He's got degrees in economics and civil engineering, played defense for U-Penn, worked for the FBI, and has definitive views on management education in the New Economy. The Wharton School's newest Dean (and Reliance Professor of Management & Private Enterprise), Patrick T. Harker, spoke to BT's R. Sukumar during a recent visit to India. Excerpts:

Patrick T. Harker, Dean, Wharton SchoolQ. I'm sure you get asked this question at most interviews. Do you think physical business schools will go out of business as learning on the Net picks up?

A. No. We've thought about that a lot. With Wharton Direct, we've done about seven courses on-line; and we're about to launch to a new course in conjunction with ft (Financial Times) Knowledge. So, this isn't a theoretical discussion for us. We've offered a significant number of courses over distance already. What you learn when you do that, is that technology-enabled learning-it's not just about distance; you can still do something with CD-ROM technology and other training devices-can go a long way in teaching basic skills and concepts, but it doesn't allow easily for the development of the person. Education is a mixture of analytical skill development, personal skill development, and perspective building. That perspective is not just a perspective about business but also about yourself. Business education is not just about facts and figures being pounded into one's head, but also a process of learning about oneself-particularly at the undergraduate level. But this is also true at the graduate level. It is even true of the executives who come running to us worried about how they can accelerate their career.

If you really look at education in terms of what's the most efficient way-efficient not just in terms of what's efficient for the school, but for the learner-some things are best learned via distance; some things are best learned by students themselves through technology that is enabled on their desktops, and some other things are best learned by being in a room with other human beings. So, the future of education is clearly hybrid-it's a mix of all those. The pure play-the Net alone-doesn't work.

○ ○ ○ ○ ○

* Requirement 1
Copy out the whole interview excerpt with the Wharton dean word for word.

○ ○ ○ ○ ○

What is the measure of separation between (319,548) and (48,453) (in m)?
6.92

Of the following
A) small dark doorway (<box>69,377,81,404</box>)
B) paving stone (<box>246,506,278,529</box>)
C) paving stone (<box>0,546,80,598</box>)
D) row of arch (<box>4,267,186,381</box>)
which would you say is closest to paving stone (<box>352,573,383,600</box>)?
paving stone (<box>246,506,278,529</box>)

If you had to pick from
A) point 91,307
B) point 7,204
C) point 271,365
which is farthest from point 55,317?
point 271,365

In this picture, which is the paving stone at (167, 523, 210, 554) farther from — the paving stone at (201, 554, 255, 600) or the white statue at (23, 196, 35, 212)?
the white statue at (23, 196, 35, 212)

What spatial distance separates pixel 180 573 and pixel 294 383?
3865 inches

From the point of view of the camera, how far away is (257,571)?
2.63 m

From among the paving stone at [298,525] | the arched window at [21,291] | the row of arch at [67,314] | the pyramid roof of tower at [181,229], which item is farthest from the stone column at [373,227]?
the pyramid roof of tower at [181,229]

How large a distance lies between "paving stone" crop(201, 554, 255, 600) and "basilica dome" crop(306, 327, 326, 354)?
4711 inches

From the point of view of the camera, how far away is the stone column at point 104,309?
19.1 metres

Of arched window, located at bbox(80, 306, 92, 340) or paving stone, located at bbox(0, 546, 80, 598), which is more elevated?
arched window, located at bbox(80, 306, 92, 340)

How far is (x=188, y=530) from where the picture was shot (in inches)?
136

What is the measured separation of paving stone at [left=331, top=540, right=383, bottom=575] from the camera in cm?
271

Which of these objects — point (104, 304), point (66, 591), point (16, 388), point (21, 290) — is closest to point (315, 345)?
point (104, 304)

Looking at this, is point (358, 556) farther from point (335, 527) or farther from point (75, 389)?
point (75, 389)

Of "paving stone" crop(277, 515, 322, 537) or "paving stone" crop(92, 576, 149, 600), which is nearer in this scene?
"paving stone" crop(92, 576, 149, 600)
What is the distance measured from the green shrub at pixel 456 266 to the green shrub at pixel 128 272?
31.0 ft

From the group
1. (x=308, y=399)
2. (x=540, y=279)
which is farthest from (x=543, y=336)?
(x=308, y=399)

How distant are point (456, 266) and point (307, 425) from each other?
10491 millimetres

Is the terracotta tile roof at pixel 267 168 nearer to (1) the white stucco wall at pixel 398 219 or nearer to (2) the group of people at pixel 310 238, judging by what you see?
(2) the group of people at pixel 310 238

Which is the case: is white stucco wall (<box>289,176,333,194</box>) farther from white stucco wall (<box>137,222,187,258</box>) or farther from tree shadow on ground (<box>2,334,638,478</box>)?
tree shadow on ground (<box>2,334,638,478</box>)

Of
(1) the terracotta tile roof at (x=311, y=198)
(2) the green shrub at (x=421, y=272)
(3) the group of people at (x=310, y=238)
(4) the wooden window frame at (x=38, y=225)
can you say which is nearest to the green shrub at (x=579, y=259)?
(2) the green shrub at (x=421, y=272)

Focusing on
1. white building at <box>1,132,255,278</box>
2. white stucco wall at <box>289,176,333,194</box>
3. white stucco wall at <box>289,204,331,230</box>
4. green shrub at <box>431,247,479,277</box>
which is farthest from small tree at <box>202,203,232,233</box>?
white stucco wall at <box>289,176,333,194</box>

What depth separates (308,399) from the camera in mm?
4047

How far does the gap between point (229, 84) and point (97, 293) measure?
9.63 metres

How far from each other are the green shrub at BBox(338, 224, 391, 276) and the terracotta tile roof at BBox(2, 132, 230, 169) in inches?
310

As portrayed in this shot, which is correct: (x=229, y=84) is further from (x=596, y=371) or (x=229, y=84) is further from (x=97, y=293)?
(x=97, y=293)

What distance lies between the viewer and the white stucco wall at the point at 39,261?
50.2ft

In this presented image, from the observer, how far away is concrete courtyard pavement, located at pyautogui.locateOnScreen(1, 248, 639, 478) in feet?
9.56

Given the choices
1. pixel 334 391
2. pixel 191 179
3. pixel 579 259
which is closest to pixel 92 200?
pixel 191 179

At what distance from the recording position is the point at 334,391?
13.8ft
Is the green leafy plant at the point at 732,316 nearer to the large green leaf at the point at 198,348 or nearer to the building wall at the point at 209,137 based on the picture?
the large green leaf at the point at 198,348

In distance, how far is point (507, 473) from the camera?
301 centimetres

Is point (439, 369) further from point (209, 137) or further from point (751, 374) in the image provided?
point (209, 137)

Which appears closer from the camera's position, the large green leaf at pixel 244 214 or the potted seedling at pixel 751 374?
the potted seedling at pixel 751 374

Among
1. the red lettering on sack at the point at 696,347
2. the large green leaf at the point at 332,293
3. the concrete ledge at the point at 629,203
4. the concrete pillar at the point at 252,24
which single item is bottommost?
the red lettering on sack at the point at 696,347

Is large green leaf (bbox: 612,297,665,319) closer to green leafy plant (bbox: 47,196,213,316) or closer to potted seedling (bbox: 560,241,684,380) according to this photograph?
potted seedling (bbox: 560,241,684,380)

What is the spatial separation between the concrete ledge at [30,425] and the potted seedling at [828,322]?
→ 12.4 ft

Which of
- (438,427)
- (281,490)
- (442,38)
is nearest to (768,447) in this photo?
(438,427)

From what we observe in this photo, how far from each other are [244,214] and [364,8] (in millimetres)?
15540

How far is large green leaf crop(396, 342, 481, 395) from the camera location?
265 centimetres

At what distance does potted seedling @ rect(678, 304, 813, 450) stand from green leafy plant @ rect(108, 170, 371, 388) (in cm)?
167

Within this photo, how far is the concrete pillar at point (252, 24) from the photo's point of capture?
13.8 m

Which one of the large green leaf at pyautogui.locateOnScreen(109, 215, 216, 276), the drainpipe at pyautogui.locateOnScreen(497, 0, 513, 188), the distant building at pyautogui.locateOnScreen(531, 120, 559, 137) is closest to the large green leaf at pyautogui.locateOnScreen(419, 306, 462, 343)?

○ ○ ○ ○ ○

* Requirement 2
Give the lines of the records from the line with "Within this photo, how" to the end of the records, both ends included, as a JSON list of strings with one string per line and blank lines left out.

* Worked solution 1
He's got degrees in economics and civil engineering, played defense for U-Penn, worked for the FBI, and has definitive views on management education in the New Economy. The Wharton School's newest Dean (and Reliance Professor of Management & Private Enterprise), Patrick T. Harker, spoke to BT's R. Sukumar during a recent visit to India. Excerpts:

Patrick T. Harker, Dean, Wharton SchoolQ. I'm sure you get asked this question at most interviews. Do you think physical business schools will go out of business as learning on the Net picks up?

A. No. We've thought about that a lot. With Wharton Direct, we've done about seven courses on-line; and we're about to launch to a new course in conjunction with ft (Financial Times) Knowledge. So, this isn't a theoretical discussion for us. We've offered a significant number of courses over distance already. What you learn when you do that, is that technology-enabled learning-it's not just about distance; you can still do something with CD-ROM technology and other training devices-can go a long way in teaching basic skills and concepts, but it doesn't allow easily for the development of the person. Education is a mixture of analytical skill development, personal skill development, and perspective building. That perspective is not just a perspective about business but also about yourself. Business education is not just about facts and figures being pounded into one's head, but also a process of learning about oneself-particularly at the undergraduate level. But this is also true at the graduate level. It is even true of the executives who come running to us worried about how they can accelerate their career.

If you really look at education in terms of what's the most efficient way-efficient not just in terms of what's efficient for the school, but for the learner-some things are best learned via distance; some things are best learned by students themselves through technology that is enabled on their desktops, and some other things are best learned by being in a room with other human beings. So, the future of education is clearly hybrid-it's a mix of all those. The pure play-the Net alone-doesn't work.

* Worked solution 2
[
  "Within this photo, how far is the concrete pillar at point (252, 24) from the photo's point of capture?",
  "13.8 m",
  "Which one of the large green leaf at pyautogui.locateOnScreen(109, 215, 216, 276), the drainpipe at pyautogui.locateOnScreen(497, 0, 513, 188), the distant building at pyautogui.locateOnScreen(531, 120, 559, 137) is closest to the large green leaf at pyautogui.locateOnScreen(419, 306, 462, 343)?"
]